Mechanisms dissection of the combination GRS derived from ShengMai preparations for the treatment of myocardial ischemia/reperfusion injury

Ethnopharmacological relevance: Recently, a new drug combination GRS comprising ginsenoside Rbl (G-Rbl), ruscogenin (R-Rus) and schisandrin (S-SA) was screened based on ShengMai preparations, which exhibited a prominent cardioprotective effects against myocardial ischemia/reperfusion (MI/R) injury. Aim of the study: To investigate their systemic and individual mechanism of each compound in combination GRS. Materials and methods: The mice model of MI/R and hypoxia/reoxygenation (H/R)-induced cardiomyocytes injury were performed to explore the respective characteristics of each compound in GRS against myocardial injury. Results: Each component in the combination GRS attenuated MI/R injury as evidenced by decreased myocardial infarct size, ameliorated histological features, and improved biochemical indicators.
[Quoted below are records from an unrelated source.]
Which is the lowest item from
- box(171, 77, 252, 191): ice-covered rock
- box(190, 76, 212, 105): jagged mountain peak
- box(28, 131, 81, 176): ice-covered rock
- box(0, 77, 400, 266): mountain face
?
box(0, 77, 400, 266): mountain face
Meanwhile, ingredient G, R and S in combination also individually performed a significant decrease of apoptotic index in MI/R mice and H/ R-induced cardiomyocytes injury. Mechanistically, component G in GRS could markedly increase the ATP content in cardiomyocytes through activation of AMPK alpha phosphorylation. Interestingly, the anti-apoptotic actions of G were profoundly attenuated by knockdown of AMPK alpha, while no alteration was observed on composition R and S. Moreover, component R in GRS significantly reduced the IL-6 and TNF-alpha mRNA expression, as well as the content of IL-6 via the modulation of NF-kappa B signaling pathway. Further, component S exhibited the most powerful anti -oxidative capacity in GRS and remarkably decreased the production of MDA and ROS, and potential mechanisms might at least in part through activating the Akt-14-3-3 signaling pathway and inhibiting the phosphorylation of Bad and ERK1/2. Conclusions: Our results indicated that the respective mechanism of each compound in combination GRS against MI/R injury might closely associated with energy metabolism modulation, suppression of inflammation and oxidative stress.